__WHAT IS EXPECTED__.
Please say how many lines in the material include the string "frames", and nothing else.

__THE DATA__.

-- -- --

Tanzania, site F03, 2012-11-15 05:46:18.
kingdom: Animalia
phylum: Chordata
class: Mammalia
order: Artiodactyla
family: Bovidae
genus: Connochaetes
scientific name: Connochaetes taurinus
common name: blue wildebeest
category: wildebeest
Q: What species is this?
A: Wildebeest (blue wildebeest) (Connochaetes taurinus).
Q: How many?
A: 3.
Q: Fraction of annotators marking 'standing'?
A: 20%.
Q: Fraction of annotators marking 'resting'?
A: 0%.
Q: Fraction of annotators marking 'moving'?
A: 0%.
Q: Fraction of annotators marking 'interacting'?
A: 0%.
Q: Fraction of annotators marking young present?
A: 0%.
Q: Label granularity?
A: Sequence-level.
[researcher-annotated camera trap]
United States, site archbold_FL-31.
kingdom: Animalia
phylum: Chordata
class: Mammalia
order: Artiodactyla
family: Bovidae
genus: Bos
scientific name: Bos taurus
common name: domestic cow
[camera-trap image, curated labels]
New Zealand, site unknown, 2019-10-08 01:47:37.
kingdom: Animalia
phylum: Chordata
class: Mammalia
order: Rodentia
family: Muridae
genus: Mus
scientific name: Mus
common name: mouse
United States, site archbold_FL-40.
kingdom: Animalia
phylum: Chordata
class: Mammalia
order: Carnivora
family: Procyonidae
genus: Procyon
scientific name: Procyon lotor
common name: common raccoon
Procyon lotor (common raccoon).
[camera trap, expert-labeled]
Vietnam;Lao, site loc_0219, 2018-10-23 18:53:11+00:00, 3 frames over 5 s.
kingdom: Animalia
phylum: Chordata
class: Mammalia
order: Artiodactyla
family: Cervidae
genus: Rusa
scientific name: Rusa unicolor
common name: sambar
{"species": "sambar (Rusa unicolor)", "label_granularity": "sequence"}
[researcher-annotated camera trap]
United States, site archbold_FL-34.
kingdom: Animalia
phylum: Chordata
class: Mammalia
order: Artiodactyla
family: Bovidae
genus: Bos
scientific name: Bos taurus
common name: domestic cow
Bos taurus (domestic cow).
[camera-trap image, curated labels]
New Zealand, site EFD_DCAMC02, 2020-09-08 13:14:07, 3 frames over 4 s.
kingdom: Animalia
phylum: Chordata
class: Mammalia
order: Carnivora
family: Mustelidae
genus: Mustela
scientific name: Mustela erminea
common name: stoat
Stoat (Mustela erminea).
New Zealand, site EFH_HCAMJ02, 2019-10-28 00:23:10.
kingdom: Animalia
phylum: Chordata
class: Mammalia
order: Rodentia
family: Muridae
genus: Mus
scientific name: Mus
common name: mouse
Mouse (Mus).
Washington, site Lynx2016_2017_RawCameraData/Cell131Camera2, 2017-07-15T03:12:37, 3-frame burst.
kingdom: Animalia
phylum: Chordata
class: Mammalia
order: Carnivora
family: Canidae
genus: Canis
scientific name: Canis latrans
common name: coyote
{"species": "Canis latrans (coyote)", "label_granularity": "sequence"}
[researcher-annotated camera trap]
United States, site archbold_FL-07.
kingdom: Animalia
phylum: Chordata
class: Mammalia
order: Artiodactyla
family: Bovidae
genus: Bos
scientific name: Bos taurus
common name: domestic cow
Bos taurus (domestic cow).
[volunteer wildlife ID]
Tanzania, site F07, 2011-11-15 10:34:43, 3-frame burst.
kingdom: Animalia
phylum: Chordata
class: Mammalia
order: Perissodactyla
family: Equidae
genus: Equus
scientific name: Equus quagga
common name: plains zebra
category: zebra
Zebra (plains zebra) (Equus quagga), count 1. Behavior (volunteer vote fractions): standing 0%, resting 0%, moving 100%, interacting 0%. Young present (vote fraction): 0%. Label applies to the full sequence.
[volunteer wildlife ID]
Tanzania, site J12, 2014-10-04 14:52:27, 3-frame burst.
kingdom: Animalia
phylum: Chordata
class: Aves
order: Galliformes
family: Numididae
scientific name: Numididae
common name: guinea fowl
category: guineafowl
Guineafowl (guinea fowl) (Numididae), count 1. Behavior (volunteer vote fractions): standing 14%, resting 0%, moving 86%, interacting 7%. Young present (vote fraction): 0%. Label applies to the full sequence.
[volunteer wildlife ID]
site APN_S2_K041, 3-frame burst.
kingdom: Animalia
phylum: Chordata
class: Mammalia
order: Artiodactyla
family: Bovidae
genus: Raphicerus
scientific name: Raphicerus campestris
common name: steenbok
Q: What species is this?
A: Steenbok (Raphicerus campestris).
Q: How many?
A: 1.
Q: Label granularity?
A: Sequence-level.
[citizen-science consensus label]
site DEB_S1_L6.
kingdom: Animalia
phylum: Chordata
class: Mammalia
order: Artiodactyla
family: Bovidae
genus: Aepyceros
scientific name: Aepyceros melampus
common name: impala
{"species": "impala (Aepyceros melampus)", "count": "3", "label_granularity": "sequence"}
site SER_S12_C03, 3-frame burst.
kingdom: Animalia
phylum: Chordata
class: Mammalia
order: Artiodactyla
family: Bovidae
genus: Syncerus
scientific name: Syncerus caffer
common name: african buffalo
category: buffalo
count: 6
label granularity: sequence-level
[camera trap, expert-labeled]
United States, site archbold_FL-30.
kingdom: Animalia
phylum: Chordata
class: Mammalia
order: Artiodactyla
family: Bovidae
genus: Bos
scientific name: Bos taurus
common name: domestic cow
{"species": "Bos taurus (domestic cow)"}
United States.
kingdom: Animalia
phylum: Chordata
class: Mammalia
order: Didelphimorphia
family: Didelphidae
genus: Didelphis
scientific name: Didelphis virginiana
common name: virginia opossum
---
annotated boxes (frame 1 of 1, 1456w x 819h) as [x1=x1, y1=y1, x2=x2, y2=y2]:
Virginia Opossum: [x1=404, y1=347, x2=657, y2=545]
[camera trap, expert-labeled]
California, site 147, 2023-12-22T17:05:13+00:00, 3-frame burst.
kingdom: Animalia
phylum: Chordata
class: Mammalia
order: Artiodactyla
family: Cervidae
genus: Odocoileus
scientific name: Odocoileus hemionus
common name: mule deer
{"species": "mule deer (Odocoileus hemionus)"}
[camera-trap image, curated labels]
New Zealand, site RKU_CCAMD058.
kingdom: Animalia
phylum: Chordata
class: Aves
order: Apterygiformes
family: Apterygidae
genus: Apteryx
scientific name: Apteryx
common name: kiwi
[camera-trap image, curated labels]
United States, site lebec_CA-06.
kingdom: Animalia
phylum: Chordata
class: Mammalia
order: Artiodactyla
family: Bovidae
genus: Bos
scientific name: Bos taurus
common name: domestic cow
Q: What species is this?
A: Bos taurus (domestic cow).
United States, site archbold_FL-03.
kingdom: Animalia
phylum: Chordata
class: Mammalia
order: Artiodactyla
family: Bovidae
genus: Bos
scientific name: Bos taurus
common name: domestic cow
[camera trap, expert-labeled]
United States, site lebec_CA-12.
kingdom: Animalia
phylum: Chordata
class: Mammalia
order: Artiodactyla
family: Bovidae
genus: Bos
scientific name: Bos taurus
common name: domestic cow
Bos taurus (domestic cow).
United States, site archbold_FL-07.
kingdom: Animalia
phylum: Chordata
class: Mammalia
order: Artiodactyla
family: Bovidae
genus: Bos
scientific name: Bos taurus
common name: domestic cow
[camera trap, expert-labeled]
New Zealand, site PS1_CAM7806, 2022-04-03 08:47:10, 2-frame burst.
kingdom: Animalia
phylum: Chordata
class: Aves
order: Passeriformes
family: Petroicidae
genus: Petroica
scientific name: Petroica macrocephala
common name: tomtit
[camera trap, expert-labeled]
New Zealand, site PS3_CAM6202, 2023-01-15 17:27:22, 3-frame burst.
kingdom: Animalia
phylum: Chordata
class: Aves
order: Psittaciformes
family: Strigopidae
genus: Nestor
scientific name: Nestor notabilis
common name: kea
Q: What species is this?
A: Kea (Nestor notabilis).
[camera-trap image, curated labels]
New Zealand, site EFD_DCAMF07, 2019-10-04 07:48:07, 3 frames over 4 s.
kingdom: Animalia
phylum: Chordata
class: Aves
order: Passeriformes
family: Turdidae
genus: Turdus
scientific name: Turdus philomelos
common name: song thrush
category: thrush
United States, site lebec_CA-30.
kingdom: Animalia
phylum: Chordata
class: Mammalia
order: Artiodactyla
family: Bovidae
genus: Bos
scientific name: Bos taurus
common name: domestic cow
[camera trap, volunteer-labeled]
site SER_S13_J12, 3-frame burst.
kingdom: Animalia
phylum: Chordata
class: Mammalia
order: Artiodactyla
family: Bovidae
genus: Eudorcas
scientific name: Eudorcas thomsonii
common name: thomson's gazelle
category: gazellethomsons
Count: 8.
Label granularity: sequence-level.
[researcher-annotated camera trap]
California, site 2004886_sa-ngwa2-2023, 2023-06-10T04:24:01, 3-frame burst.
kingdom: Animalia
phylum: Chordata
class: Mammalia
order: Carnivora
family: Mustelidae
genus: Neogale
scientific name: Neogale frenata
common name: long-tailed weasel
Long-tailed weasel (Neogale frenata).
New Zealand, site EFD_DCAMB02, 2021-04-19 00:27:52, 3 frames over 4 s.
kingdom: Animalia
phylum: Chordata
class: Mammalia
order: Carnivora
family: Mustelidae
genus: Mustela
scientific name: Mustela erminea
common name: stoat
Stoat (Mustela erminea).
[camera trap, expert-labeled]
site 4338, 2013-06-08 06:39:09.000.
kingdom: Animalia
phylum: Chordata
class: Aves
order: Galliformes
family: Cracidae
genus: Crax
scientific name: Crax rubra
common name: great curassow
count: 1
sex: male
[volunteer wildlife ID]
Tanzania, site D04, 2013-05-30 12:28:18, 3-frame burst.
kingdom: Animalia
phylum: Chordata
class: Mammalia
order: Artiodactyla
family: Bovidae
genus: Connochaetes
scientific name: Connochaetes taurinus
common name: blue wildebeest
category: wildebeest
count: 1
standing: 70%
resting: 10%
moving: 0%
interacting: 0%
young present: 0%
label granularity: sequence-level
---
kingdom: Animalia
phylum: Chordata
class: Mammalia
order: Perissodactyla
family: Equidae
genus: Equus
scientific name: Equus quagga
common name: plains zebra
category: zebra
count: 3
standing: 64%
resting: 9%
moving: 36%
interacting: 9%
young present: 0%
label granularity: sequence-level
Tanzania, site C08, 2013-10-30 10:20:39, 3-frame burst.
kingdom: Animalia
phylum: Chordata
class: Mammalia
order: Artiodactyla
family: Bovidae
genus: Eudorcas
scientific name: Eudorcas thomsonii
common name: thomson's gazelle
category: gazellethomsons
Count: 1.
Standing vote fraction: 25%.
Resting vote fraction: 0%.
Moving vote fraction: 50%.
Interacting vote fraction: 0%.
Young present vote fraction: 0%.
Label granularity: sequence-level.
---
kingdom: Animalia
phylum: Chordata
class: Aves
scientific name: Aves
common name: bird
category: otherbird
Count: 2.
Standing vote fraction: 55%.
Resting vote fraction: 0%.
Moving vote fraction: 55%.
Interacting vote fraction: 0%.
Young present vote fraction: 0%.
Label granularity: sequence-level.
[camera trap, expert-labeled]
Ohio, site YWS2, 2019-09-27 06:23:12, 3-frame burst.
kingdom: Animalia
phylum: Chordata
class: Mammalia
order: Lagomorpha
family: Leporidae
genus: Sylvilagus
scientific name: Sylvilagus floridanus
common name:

-- -- --

__PROBLEM SOLUTION__.
4